## Written request
Please tally the lines in the listing below that contain the string "point" and reply with that number alone.

## Information given

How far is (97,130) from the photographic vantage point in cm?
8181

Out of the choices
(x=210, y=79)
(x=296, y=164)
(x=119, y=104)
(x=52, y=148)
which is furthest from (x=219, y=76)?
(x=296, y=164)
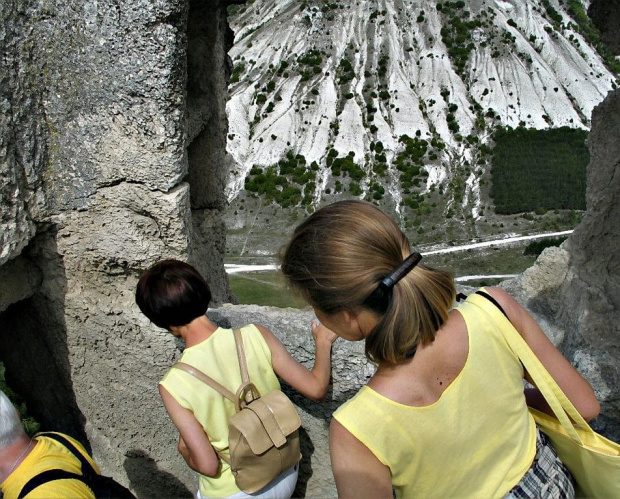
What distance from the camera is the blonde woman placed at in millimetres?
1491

==

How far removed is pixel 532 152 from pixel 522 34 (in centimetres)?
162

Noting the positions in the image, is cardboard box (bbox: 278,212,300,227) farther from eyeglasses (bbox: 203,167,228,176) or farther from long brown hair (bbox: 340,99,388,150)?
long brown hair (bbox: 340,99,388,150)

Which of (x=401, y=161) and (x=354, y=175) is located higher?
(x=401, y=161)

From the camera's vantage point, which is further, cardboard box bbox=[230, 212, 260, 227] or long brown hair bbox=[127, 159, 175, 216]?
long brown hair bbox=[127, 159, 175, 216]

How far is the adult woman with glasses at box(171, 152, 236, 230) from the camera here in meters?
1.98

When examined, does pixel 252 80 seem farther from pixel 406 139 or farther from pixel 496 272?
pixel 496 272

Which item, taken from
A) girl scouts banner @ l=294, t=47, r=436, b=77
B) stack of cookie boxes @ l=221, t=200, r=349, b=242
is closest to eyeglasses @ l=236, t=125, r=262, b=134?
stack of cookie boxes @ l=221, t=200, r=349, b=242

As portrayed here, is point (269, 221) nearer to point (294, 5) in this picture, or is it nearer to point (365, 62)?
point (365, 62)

---

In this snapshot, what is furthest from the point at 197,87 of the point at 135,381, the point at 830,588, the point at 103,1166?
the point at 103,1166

## Result
6